A guide to modeling reaction-diffusion of molecules with Spatiocyte¶
The E-Cell System is an advanced platform intended for mathematical modeling and simulation of well-stirred biochemical systems. We have recently implemented the Spatiocyte method as a set of plug in modules to the E-Cell System, allowing simulations of complicated multicompartment dynamical processes with inhomogeneous molecular distributions. With Spatiocyte, the diffusion and reaction of each molecule can be handled individually at the microscopic scale. Here we describe the basic theory of the method and provide the installation and usage guides of the Spatiocyte modules. Where possible, model examples are also given to quickly familiarize the reader with spatiotemporal model building and simulation.

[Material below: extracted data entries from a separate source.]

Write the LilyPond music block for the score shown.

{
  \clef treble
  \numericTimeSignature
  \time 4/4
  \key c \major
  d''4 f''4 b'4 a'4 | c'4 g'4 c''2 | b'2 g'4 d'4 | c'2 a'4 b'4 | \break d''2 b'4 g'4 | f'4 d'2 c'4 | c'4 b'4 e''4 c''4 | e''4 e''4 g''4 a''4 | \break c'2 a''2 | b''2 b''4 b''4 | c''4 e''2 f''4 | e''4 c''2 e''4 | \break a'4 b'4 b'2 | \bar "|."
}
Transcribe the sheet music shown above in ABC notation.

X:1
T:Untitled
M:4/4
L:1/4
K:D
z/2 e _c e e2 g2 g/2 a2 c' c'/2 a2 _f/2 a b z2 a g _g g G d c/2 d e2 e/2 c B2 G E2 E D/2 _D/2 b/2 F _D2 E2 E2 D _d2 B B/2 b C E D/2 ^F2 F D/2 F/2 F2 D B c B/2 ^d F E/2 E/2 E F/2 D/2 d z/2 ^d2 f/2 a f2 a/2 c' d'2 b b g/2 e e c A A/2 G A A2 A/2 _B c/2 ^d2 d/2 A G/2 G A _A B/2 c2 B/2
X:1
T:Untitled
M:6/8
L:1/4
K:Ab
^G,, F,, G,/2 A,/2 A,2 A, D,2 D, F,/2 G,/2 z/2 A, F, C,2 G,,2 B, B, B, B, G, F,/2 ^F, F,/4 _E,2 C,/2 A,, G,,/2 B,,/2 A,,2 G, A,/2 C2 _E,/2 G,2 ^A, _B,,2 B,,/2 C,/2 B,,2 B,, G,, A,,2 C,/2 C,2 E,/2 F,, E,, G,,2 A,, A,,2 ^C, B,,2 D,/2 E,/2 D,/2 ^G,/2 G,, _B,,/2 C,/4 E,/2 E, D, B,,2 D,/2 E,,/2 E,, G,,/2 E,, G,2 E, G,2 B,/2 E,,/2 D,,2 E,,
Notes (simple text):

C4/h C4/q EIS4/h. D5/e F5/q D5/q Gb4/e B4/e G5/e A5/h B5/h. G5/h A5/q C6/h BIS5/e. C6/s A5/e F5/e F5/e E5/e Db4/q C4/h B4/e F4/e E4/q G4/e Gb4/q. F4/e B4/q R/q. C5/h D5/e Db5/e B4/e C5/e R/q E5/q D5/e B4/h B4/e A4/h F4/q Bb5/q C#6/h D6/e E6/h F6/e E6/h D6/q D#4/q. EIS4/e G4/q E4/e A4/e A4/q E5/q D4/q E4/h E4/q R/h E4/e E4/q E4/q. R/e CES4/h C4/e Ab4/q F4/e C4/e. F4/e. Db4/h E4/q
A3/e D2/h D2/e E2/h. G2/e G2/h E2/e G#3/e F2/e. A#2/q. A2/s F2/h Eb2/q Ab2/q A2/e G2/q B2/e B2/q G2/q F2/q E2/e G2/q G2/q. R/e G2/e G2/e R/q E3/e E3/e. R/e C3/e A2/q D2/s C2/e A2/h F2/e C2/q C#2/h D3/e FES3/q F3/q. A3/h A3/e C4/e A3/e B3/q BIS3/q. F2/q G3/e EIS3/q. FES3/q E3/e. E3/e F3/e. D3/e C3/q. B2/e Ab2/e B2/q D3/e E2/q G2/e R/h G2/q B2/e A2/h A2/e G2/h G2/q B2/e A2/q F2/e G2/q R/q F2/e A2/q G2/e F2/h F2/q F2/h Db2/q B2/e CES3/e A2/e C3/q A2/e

Keywords: spatial modeling, stochastic simulation, diffusion, membrane, multicompartment, intercompartment, Spatiocyte
The E-Cell System version 3 can model and simulate both deterministic and stochastic biochemical processes (Takakashi et al., 2004). Simulated molecules are assumed to be dimensionless and homogeneously distributed in a compartment. Some processes such as cell signaling and cytokinesis, however, depend on cellular geometry and spatially localized molecules to carry out their functions. To reproduce such processes using spatially resolved models in silico, we have developed a lattice-based stochastic reaction-diffuson (RD) simulation method, called Spatiocyte (Arjunan and Tomita, 2010), and implemented it as a set of plug in modules to the E-Cell System (Arjunan and Tomita, 2009). Spatiocyte allows diffusion and reaction to take place between different compartments: for example, a volume molecule in the cytoplasm can diffuse and react with a surface molecule on the plasma membrane. Since molecules are represented as spheres with dimensions, it can also reproduce anomalous diffusion of molecules in a crowded compartment (Dix and Verkman, 2008, Hall and Hoshino, 2010). Using Spatiocyte simulated microscopy visualization feature, simulation results of spatiotemporal localization of molecules can be evaluated by directly comparing them with experimentally obtained fluorescent microscopy images.
The theory and algorithm of the Spatiocyte method are provided in (Arjunan and Tomita, 2010) while the implementation details are described in (Arjunan and Tomita, 2009). In this chapter, we provide a guide on how to build spatiotemporal RD models using Spatiocyte modules. We begin with the basic theory of the method and proceed with the installation procedures. The properties of each module are outlined in the subsequent section. Some example models are given to familiarize the reader with the common model structures while describing the modules. We conclude this chapter by outlining the planned future directions of Spatiocyte development.